## IS1320 Sp03 Quiz 1 review - Prof. Futrelle

### Quiz to be given on Thursday 10 April - Closed book/notes

1. Given the first line of the formula for sim(dj,q) on pg 27, be able to write out the second line as a sum over the components of the weight vector. I will give you the dot product, you have to come up with the summation version.
2. Be able to write out an example of the similarity computation, e.g., if the query vector has only the word "tuna" with weight 3 and a document has "tuna" and "boats" with weights 3 and 4 respectively, compute the sim(doc,query) numerically. Be able to explain why the similarity is between 0.0 and 1.0, and never negative. In addition, you might try to sketch the vectors in 2-space to show the result graphically.

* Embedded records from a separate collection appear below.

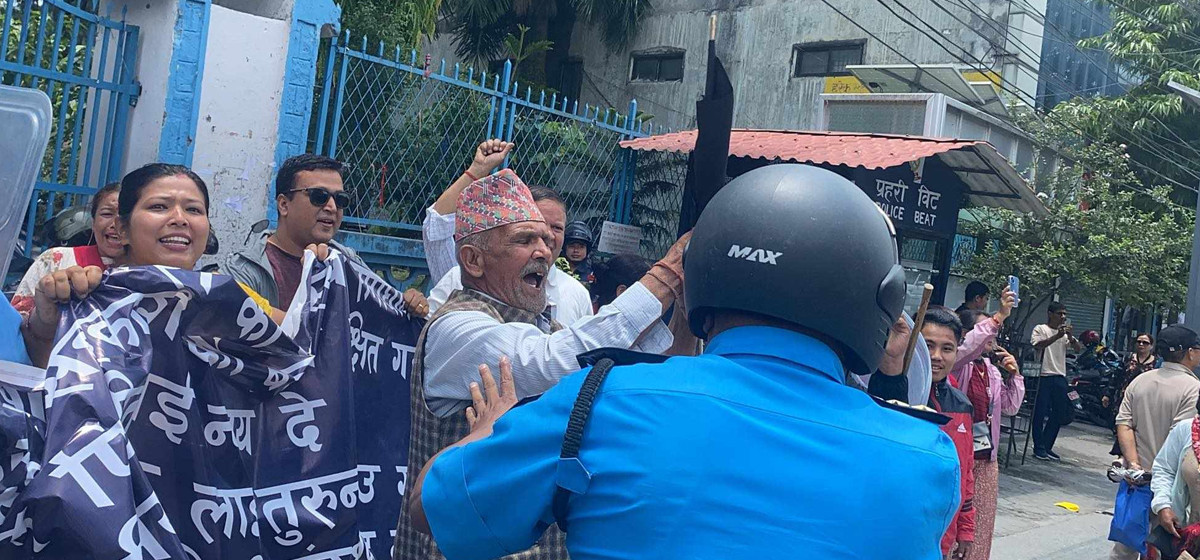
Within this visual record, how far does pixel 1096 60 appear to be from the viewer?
18531 millimetres

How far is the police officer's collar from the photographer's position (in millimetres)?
1479

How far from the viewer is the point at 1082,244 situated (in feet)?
36.0

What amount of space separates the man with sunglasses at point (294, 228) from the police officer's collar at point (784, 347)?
2480mm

3. Be ready to discuss and deal with an example of the normalized frequency in Eq. 2.1. For example, given the raw frequencies for a half-dozen words, in one or two documents, compute their normalized frequencies. You have to memorize the definition of normalized frequency in Eq. 2.1. Discuss the possible range of the normalized frequency values.
4. Memorize the expression for the inverse document frequency in Eq. 2.2. Be able to describe the meaning of the terms N and ni. Be able to come up with an example of a common word and what its document frequency might be, as well as a less common word. Make up examples with simple log values, e.g., if you use log10 then log10(1) = 0, log10(10) = 1, log10(100) = 2 -- handy for examples.
5. Be able to draw the set diagram, Fig. 3.1 and to define Precision and Recall in terms of the sizes of the appropriate sets.
6. Make up four simple numerical example to illustrate the combinations of high and low Recall and high and low Precision.
7. Explain how it is possible to get perfect Recall but very difficult to ever get perfect Precision.